Retaining assets after a generational transfer is a big gap for most financial planning practices. Eighty-six percent of heirs in global family offices said they intend to fire the advisor used by their parents once they inherited their wealth, according to research conducted in 2009 by Rothstein Kass, an accounting and professional services firm. Younger generations are often unconvinced that their parents' advisors are up to the task of managing their money. 

The time to address generational wealth retention for your practice is well before those assets change hands. Getting to know your clients' children better lets you offer planning assistance targeted at their current stage of life and be there as a trusted resource during the asset transition event, hopefully retaining the assets in the process. 

The first step is to make sure clients understand that you want to get to know and work with their children. How you do that depends on the age of the children. For clients with children under age 30, a financial education meeting may be appropriate. For older clients with adult children who are closer to inheriting assets, the meeting may be more about communicating the clients' financial decisions to their children. For high-net-worth families, a family governance meeting can help the family sustain substantial wealth over multiple generations.

Whether you focus on one of these approaches or use all three as appropriate for your clients, facilitating a family meeting is a valuable service and should be showcased in your marketing materials, specifically your practice brochure and website. 

Meetings focused on communicating financial decisions can be the most sensitive for your clients and their heirs. Parents may be uncomfortable discussing their finances with their kids, particularly when it comes to disposition of their wealth when they die.

As an advisor, you need to help clients understand that their estate will at some point be left to these individuals, and the goal is to make the transfer process as simple as possible. The death of a loved one is one of the most difficult experiences people face in their lifetime, and it is definitely not the best time to deal with financial issues and decisions. Reassure the client that no specific financial or account information will be revealed without his or her direct consent.

------------------------------------------------------------

ACTIVITY LIST →
a: What does the passage on advisors keeping heirs' assets say from "Meetings focused on" to "her direct consent."? Return that span word for word.
b: Can you write the next part of the passage on advisors keeping heirs' assets, starting after its final sentence?

DATASET SECTION →
------------------------------------------------------------

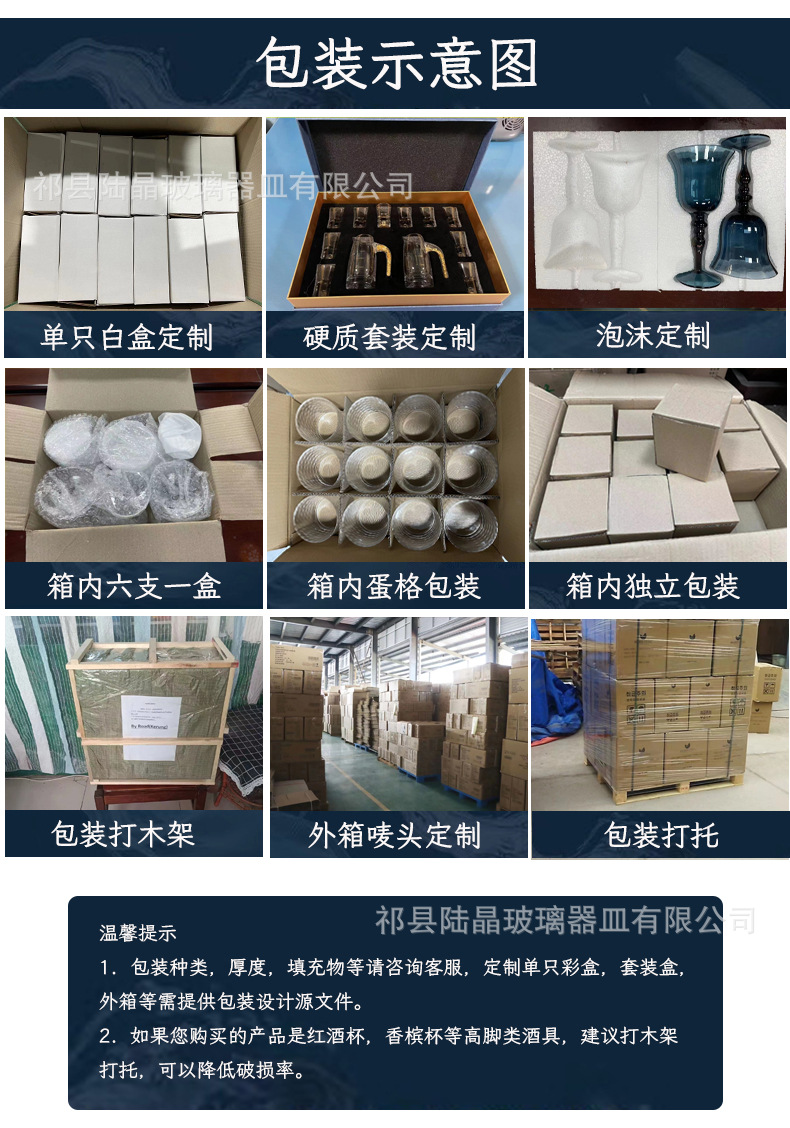 微信图片_20220829100320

------------------------------------------------------------

EXPECTED OUTPUTS →
a:
Meetings focused on communicating financial decisions can be the most sensitive for your clients and their heirs. Parents may be uncomfortable discussing their finances with their kids, particularly when it comes to disposition of their wealth when they die.

As an advisor, you need to help clients understand that their estate will at some point be left to these individuals, and the goal is to make the transfer process as simple as possible. The death of a loved one is one of the most difficult experiences people face in their lifetime, and it is definitely not the best time to deal with financial issues and decisions. Reassure the client that no specific financial or account information will be revealed without his or her direct consent.

b:
For clients who are reluctant or even resistant to having a family meeting, you may need to ask poignant questions that bring a little reality to light.

  • How long do you think it will take for your children to figure out where your checking and savings accounts are so that they can access them to pay for your funeral?  
  • How long do you think it will take for your children to figure out who I am and who your CPA and attorney are? Who will be watching your assets during that time? 

The question of who should be invited to the meeting depends on clients' stage of life and the complexity of their estate plan. For clients in good health and with simple estates, bringing just the children to the meeting is recommended. Clients with more elaborate estate plans may want to bring in other family members, executors and beneficiaries, and you may want to bring in the other professionals that participated in developing the plan. 

Communication with family members should continue after the initial meeting. Add the children, executors, trustees and other relationships to your ongoing marketing campaigns, including newsletter distribution, invitations to educational seminars and workshops and any client appreciation events. This continually reinforces that you are a trusted professional who will be there to make sure the process goes smoothly when the inevitable happens. Hopefully, by that time, they are a full-fledged client and the chances of assets walking away from your practice will be drastically diminished. And you won't have to buy a list to replace them.